◆ The problem
Put each line of the following data into a JSON list of strings, with one string per line and no entries for blank lines.

-- Start Supplied records --

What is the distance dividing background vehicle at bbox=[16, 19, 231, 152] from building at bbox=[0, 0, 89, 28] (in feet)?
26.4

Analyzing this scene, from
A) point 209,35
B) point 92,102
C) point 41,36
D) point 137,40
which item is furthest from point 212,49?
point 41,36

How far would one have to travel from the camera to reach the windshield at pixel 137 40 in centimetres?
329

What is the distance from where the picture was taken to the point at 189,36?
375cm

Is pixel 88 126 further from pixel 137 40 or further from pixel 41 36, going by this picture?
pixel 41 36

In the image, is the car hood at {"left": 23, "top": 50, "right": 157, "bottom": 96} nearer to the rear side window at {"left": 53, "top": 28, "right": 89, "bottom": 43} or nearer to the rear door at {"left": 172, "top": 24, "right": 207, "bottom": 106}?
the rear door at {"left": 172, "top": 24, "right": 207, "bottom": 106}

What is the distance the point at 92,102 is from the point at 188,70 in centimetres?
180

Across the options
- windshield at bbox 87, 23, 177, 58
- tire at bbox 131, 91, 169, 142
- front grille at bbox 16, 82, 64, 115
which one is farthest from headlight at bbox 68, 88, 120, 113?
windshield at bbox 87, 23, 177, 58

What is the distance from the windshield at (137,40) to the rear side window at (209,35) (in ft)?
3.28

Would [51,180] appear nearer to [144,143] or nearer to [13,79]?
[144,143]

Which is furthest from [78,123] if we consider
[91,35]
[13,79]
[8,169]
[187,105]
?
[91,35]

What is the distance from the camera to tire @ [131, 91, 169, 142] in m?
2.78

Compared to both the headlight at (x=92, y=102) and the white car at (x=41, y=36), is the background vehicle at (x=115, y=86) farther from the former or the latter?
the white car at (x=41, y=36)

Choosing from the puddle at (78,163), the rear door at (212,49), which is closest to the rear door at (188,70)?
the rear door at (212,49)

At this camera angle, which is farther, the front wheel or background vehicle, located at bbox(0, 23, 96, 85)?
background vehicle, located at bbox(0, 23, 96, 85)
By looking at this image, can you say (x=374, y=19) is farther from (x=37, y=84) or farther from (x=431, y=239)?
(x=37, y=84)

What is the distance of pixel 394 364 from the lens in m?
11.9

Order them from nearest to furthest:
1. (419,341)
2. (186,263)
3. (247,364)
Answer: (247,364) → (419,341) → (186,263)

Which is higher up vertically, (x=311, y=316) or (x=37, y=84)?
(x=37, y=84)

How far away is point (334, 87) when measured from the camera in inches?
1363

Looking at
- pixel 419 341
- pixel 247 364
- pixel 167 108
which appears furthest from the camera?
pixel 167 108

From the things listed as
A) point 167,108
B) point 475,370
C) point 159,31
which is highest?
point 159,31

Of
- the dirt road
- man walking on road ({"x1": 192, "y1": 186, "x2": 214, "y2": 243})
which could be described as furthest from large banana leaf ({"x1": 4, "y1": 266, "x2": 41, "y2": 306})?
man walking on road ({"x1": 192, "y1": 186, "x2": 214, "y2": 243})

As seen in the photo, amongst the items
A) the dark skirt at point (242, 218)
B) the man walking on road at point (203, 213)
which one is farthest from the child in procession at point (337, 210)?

-- End Supplied records --

◆ Result for this exercise
[
  "What is the distance dividing background vehicle at bbox=[16, 19, 231, 152] from building at bbox=[0, 0, 89, 28] (in feet)?",
  "26.4",
  "Analyzing this scene, from",
  "A) point 209,35",
  "B) point 92,102",
  "C) point 41,36",
  "D) point 137,40",
  "which item is furthest from point 212,49?",
  "point 41,36",
  "How far would one have to travel from the camera to reach the windshield at pixel 137 40 in centimetres?",
  "329",
  "What is the distance from where the picture was taken to the point at 189,36?",
  "375cm",
  "Is pixel 88 126 further from pixel 137 40 or further from pixel 41 36, going by this picture?",
  "pixel 41 36",
  "In the image, is the car hood at {\"left\": 23, \"top\": 50, \"right\": 157, \"bottom\": 96} nearer to the rear side window at {\"left\": 53, \"top\": 28, \"right\": 89, \"bottom\": 43} or nearer to the rear door at {\"left\": 172, \"top\": 24, \"right\": 207, \"bottom\": 106}?",
  "the rear door at {\"left\": 172, \"top\": 24, \"right\": 207, \"bottom\": 106}",
  "What is the distance the point at 92,102 is from the point at 188,70 in centimetres?",
  "180",
  "Across the options",
  "- windshield at bbox 87, 23, 177, 58",
  "- tire at bbox 131, 91, 169, 142",
  "- front grille at bbox 16, 82, 64, 115",
  "which one is farthest from headlight at bbox 68, 88, 120, 113?",
  "windshield at bbox 87, 23, 177, 58",
  "What is the distance from the windshield at (137,40) to the rear side window at (209,35) (in ft)?",
  "3.28",
  "Would [51,180] appear nearer to [144,143] or nearer to [13,79]?",
  "[144,143]",
  "Which is furthest from [78,123] if we consider",
  "[91,35]",
  "[13,79]",
  "[8,169]",
  "[187,105]",
  "?",
  "[91,35]",
  "What is the distance from the camera to tire @ [131, 91, 169, 142] in m?",
  "2.78",
  "Compared to both the headlight at (x=92, y=102) and the white car at (x=41, y=36), is the background vehicle at (x=115, y=86) farther from the former or the latter?",
  "the white car at (x=41, y=36)",
  "Choosing from the puddle at (78,163), the rear door at (212,49), which is closest to the rear door at (188,70)?",
  "the rear door at (212,49)",
  "At this camera angle, which is farther, the front wheel or background vehicle, located at bbox(0, 23, 96, 85)?",
  "background vehicle, located at bbox(0, 23, 96, 85)",
  "By looking at this image, can you say (x=374, y=19) is farther from (x=37, y=84) or farther from (x=431, y=239)?",
  "(x=37, y=84)",
  "What is the distance of pixel 394 364 from the lens in m?",
  "11.9",
  "Order them from nearest to furthest:",
  "1. (419,341)",
  "2. (186,263)",
  "3. (247,364)",
  "Answer: (247,364) → (419,341) → (186,263)",
  "Which is higher up vertically, (x=311, y=316) or (x=37, y=84)?",
  "(x=37, y=84)",
  "How far away is point (334, 87) when measured from the camera in inches?",
  "1363",
  "Looking at",
  "- pixel 419 341",
  "- pixel 247 364",
  "- pixel 167 108",
  "which appears furthest from the camera?",
  "pixel 167 108",
  "From the things listed as",
  "A) point 167,108",
  "B) point 475,370",
  "C) point 159,31",
  "which is highest?",
  "point 159,31",
  "Of",
  "- the dirt road",
  "- man walking on road ({\"x1\": 192, \"y1\": 186, \"x2\": 214, \"y2\": 243})",
  "which could be described as furthest from large banana leaf ({\"x1\": 4, \"y1\": 266, \"x2\": 41, \"y2\": 306})?",
  "man walking on road ({\"x1\": 192, \"y1\": 186, \"x2\": 214, \"y2\": 243})",
  "As seen in the photo, amongst the items",
  "A) the dark skirt at point (242, 218)",
  "B) the man walking on road at point (203, 213)",
  "which one is farthest from the child in procession at point (337, 210)?"
]